A clean and tidy bike isn't just more likely to sell, it’ll fetch a better price, too.

If you want to get the best sale of your motorbike – to sell it quickly, get the best price, or both – it’s worth investing your time and if necessary, money.
You need to make the effort to present your bike in the best way possible to enhance its appeal to the largest number of people. After all, the more people interested in your bike, the better chance you have of a swift, lucrative sale. Here are our top tips of how to prepare your motorbike before selling it.
1. Give it as thorough a clean as possible. Invest in some quality cleaning products to clean it inside and out. If £20 worth of cleaning products results in £100 added to its sale price, you’re quids in. It’s no coincidence dealers employ full-time bike valeters to get their used stock looking as good as possible.

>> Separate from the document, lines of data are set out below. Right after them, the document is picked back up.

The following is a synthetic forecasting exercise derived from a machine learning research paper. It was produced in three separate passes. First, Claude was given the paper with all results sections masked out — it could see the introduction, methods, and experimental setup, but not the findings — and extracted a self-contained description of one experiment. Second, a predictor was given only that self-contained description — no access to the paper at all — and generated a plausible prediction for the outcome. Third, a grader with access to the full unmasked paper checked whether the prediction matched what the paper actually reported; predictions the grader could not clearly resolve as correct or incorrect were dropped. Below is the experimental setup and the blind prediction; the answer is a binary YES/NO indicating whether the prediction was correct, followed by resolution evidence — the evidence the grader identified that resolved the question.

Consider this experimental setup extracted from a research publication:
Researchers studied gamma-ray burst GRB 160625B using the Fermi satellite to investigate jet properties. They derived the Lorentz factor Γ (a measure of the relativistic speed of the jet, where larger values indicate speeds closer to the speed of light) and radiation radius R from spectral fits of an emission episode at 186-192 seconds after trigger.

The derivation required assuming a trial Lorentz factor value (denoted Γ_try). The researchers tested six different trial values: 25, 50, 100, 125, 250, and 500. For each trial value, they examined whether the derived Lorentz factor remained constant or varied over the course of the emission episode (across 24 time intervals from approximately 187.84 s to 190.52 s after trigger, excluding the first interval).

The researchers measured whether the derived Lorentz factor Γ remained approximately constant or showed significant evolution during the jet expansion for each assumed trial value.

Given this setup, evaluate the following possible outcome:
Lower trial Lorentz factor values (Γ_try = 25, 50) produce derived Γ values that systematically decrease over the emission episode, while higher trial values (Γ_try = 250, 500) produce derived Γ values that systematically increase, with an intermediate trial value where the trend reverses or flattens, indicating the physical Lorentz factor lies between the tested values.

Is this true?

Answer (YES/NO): NO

2. Repair or replace, wherever possible, any minor damage. It’s up to you to assess how much it’s worth spending, but scratches can often be polished out with T-Cut; dabs of touch-up paint can cover chips; tears can be improved with tape. 3. Return the bike to as close to standard, original condition as you’re able. Generally buyers are looking for a standard version of any bike, so try to offer them one. Carefully remove any aftermarket stickers – although be wary that sometimes they’ve been applied to cover up cosmetic blemishes underneath. Some aftermarket accessories – if you’ve retained the original part – should be removed too. For example, take off that tint screen and put the original clear one back on. Remove that aftermarket silencer and refit the original. You can always sell them separately or to the bike buyer to boost your overall return.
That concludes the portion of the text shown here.